Help understanding Table 1 in paper
Hi there
I am trying to understand Table 1 in the paper -- specifically the "Fine-grained_CUB" and "Composition" columns.
For the Fine-grained_CUB column, can you please point me to the script that was used to obtain these results? I can only find the test_domain.sh (col 1) and test_imagenet.sh (col 2) scripts in scripts/
I also wondered if you could please help me understand test_imagenet_composition.sh. From what I can see, this script is identical to test_imagenet.sh. Can you help me understand the difference.
Thanks in advance Daniela
Hi Deniela,
-
Fine-grained CUB requires a lot of engineering efforts to automate the evaluations. Plus it requires too many image generations, which may add some friction.

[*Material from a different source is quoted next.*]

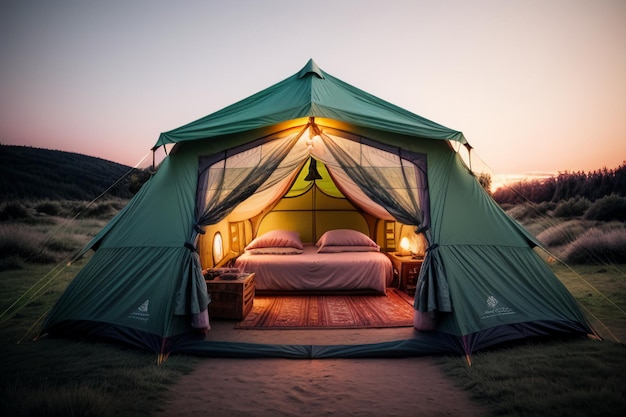 Acampamento ao ar livre viagem de tenda relaxar descanso instalar tenda na floresta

Therefore, we haven't released the scripts to evaluate on CUB. Having said that, if you need it, I can recover the scripts and share them in a separate repository.
-
Overall, we have two evaluation criteria: 1) Concept Alignment and 2) Composition Alignment. Composition alignment is w.r.t. the reference text (with complex compositions). Now, we have two further categories for Concept Alignment:
- Simple concept overfitting, where we have images generated using a simple prompt: "A photo of <V*>"
- Composition concept alignment, where we have images generated using the composite prompt: "A photo of [one/two] <V*> at [X/Y/Z location]"
Hence, both have the same evaluation script but only data changes.